▶ Source text
Year 366 (CCCLXVI) was a common year starting on Sunday of the Julian calendar. At the time, it was known as the Year of the Consulship of Gratianus and Dagalaifus (or, less frequently, year 1119 Ab urbe condita). The denomination 366 for this year has been used since the early medieval period, when the Anno Domini calendar era became the prevalent method in Europe for naming years.

Events 
 By place 
 Roman Empire 
 January 2 – The Alamanni cross the frozen Rhine in large numbers, and invade the Gallic provinces. They capture Alsace and a large part of the Swiss Plateau. 
 April – Battle of Thyatira: Emperor Valens defeats the troops of Procopius, bringing an end to his revolt; Serenianus and Marcellus are killed. Procopius flees the battlefield, but is executed by Valens.
 Valens builds a pontoon bridge across the Danube, and drives the Visigoths farther north, where they will come under pressure from the advancing Huns.
 Winter – Emperor Valentinian I appoints Jovinus, his Master of the Horse (Magister Equitum), general of the army. He defeats the Alamanni in three successive battles, and pushes them out of Gaul.

 By topic 
 Art and Science 
 The Tabula Peutingeriana, a map showing Roman possessions and roads, is created about this time.

 Religion 
 January 31 – Athanasius of Alexandria returns from his fifth exile. He has spent four months in his ancestral tomb outside Alexandria.

▶ Set task 1
Identify each line in the records below that contains the string "bounding", and copy those lines.

▶ Items from a labeling collection
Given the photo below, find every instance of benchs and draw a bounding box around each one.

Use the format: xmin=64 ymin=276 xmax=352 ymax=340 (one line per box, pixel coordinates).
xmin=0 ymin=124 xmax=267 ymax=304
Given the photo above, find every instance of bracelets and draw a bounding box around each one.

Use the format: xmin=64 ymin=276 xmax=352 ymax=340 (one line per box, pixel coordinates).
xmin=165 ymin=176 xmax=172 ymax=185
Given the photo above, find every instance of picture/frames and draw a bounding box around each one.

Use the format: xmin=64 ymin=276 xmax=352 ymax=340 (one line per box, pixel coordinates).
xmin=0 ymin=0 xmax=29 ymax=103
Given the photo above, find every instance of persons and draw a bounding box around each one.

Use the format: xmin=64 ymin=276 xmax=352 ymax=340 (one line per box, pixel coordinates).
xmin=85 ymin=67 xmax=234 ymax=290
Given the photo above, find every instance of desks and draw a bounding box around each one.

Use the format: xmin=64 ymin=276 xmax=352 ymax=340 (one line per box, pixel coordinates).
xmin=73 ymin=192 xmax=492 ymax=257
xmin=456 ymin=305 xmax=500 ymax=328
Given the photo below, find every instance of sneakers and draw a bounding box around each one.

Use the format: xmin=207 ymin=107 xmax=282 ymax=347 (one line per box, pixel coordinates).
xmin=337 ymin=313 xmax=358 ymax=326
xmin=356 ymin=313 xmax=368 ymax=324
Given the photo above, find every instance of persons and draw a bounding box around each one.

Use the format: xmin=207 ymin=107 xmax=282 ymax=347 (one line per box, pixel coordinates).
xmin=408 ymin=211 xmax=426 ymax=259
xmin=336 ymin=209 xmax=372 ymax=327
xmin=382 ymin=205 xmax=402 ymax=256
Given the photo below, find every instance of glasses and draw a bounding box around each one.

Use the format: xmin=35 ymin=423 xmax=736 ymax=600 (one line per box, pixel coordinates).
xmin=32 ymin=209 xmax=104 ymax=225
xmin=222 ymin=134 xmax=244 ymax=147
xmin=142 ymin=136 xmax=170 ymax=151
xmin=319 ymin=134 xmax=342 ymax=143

▶ Set task 2
Rewrite the passage of the year 366 text above from "Year 366 (CCCLXVI)" to "the Swiss Plateau.", swapping "Alamanni" for "Alemanni".

▶ Final result 1
Given the photo below, find every instance of benchs and draw a bounding box around each one.
Given the photo above, find every instance of bracelets and draw a bounding box around each one.
Given the photo above, find every instance of picture/frames and draw a bounding box around each one.
Given the photo above, find every instance of persons and draw a bounding box around each one.
Given the photo above, find every instance of desks and draw a bounding box around each one.
Given the photo below, find every instance of sneakers and draw a bounding box around each one.
Given the photo above, find every instance of persons and draw a bounding box around each one.
Given the photo below, find every instance of glasses and draw a bounding box around each one.

▶ Final result 2
Year 366 (CCCLXVI) was a common year starting on Sunday of the Julian calendar. At the time, it was known as the Year of the Consulship of Gratianus and Dagalaifus (or, less frequently, year 1119 Ab urbe condita). The denomination 366 for this year has been used since the early medieval period, when the Anno Domini calendar era became the prevalent method in Europe for naming years.

Events 
 By place 
 Roman Empire 
 January 2 – The Alemanni cross the frozen Rhine in large numbers, and invade the Gallic provinces. They capture Alsace and a large part of the Swiss Plateau.